David Raab: Well, the big turning point, of course, was the internet or the web, in particular, which made us go from one or two channels to multiple channels or one or two data sources to multiple data sources. And on the other side, of course, opened up just this plethora of MarTech tools that grew from next to nothing, to this sort of infinite set that we have today. That really was the inflection point. So that started at the turn of the century, the end of the first dot com boom and then the growth of SaaS after that – software as a service, SaaS. That really was a fundamental change in the industry and we’ve just been on that huge expansion. Since then, I think the pandemic may turn out to be an inflection point where we’re seeing this sort of acceptance of digital, and it’s not something that just some companies do. It’s now something that everybody does, even if you’re a brick and mortar retailer, which you were doing before, but now you’re kind of almost tapped to do as a primary as opposed to a secondary thing at all levels, from the smallest company to the largest. So we’ll see what that does. I think that in the intermediate period, if you will, between say the turn of the century, the first 20 years of this century, MarTech was still sort of something that was kind of expensive and difficult and for large and midsized companies but now it’s kind of being democratized and really simplified in a way that we didn’t see before, which is good because it kind of got too complicated. So now it’s getting more manageable by human beings.

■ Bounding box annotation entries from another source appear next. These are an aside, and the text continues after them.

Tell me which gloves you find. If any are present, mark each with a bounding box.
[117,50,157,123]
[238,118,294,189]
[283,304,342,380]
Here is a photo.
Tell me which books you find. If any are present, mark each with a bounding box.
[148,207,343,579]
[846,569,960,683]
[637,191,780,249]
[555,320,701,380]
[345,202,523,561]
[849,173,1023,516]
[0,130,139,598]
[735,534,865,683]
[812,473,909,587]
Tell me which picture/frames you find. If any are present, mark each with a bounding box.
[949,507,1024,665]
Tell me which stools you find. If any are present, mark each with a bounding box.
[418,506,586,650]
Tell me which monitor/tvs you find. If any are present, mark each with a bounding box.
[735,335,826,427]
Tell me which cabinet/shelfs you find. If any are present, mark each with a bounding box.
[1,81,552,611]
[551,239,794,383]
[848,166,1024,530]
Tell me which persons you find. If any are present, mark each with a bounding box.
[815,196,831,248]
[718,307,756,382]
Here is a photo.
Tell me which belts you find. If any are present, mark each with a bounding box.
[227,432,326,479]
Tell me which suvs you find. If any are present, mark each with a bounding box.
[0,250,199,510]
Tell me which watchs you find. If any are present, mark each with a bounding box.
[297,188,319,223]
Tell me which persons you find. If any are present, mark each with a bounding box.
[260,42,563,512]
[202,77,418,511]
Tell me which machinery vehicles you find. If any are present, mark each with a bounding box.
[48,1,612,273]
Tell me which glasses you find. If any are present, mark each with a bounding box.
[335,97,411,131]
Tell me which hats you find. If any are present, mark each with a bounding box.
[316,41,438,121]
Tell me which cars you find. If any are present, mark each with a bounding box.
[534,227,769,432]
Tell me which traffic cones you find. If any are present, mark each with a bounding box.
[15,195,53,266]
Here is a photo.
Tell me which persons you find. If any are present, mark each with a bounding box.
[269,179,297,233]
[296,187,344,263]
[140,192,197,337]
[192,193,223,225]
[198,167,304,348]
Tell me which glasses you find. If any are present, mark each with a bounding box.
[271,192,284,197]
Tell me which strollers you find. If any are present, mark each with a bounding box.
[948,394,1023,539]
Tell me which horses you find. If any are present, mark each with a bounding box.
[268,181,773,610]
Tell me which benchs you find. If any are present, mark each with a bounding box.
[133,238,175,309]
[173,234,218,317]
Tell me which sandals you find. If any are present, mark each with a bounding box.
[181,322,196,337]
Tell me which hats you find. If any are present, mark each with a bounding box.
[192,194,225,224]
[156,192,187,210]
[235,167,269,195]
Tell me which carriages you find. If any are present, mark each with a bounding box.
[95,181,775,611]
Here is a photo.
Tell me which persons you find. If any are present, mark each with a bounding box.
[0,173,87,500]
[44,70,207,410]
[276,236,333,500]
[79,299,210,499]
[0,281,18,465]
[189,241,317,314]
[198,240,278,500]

Stephen Shaw: So I think about it in terms of, we talked about database marketing, that early PC based-era, desktop marketing systems proliferated, were, in fact, based on single view of the customer. You had CRM come along in the ’90s, first disastrously then obviously eventually found its way and became accepted. And then there was this merger to me between, you know, what marketers were using for basically mailing lists and the CRM systems. And that was the ’90s, I guess. So those to me would have been the building blocks for a lot of what we’re seeing today. I often say that the principles that we talk about when we talk about customer experience management are some of the same fundamental relationship marketing principles that were laid down back in the ’80s and ’90s, would you think?